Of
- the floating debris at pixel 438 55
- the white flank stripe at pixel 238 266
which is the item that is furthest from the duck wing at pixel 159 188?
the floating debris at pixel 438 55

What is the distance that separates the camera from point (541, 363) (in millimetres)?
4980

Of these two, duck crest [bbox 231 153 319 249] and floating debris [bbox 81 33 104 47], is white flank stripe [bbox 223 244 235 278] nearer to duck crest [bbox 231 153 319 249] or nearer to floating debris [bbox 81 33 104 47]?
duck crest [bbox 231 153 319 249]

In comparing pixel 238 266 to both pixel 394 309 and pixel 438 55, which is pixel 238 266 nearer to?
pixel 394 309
+--
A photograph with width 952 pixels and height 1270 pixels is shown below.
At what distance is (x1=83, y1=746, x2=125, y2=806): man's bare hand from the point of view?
+--
■ Directions: Copy out every line in the items above that contains the word "nearer".

■ Result of the task:
Of these two, duck crest [bbox 231 153 319 249] and floating debris [bbox 81 33 104 47], is white flank stripe [bbox 223 244 235 278] nearer to duck crest [bbox 231 153 319 249] or nearer to floating debris [bbox 81 33 104 47]?
In comparing pixel 238 266 to both pixel 394 309 and pixel 438 55, which is pixel 238 266 nearer to?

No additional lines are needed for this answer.